In a letter to President Conant dated October 22, 1951, Gropius sent his own suggestions for improving the Design School. In one part of his letter he discussed the qualifications of a dean.

"I suggest," he wrote, "to promote the closest integration of all departments of the School of Design by placing it under one director as the responsible key man; this director to be simultaneously the Chairman of the Department of Architecture, since architecture is historically the mother art of design from which all the others have branched out; to give the director an able administrator as his assistant who should also be endowed with an ability for fund raising."

Others, like Wheaton, would suggest that a relatively conservative man become dean, while the innovator-artist become head of the architecture department. But remembering what happened when Gropius obscured Hudnut, most members of the faculty think such a combination would breed personal rivalry and animosity.
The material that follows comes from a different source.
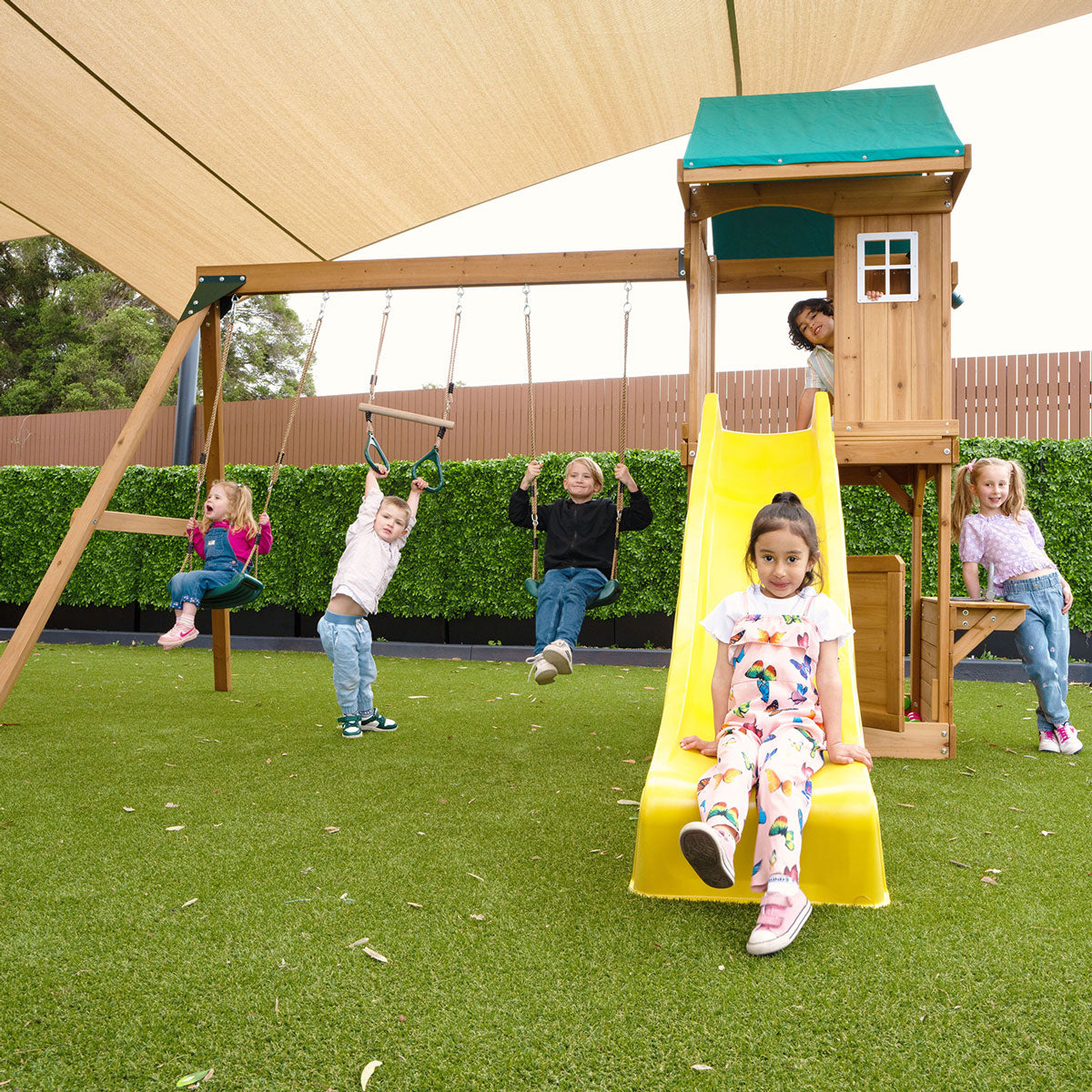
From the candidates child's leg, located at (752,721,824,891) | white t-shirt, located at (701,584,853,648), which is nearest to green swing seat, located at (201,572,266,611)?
white t-shirt, located at (701,584,853,648)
Design's other large problem is the financial one. The school now has an endowment of approximately $3,600,000, and almost all of it was originally marked for architecture. Landscape architecture shares in the Charles W. Eliot fund of $115,000, but Regional Planning has only one endowed chair.

From its 170 students, 110 in Architecture, 25 in Landscape Architecture, and 25 in Regional Planning, the school does not receive enough tuition to keep out of the red. Unless it gets money quickly, it must take one of a few decisive steps.

A distinct possibility is the merging or slicing of one or two of Design's triumvirate departments.

Architecture Safe

The history and endowments of the school make it unlikely that Architecture will suffer from any changes that might be made.

Design first grew out of the Fogg Museum from a course given by Professor Charles H. Moore in the Principles of Design in Painting, Sculpture, and Architecture. Later more courses were added, mostly taught by Professor H. Langford Warren. They were historical courses rather than design.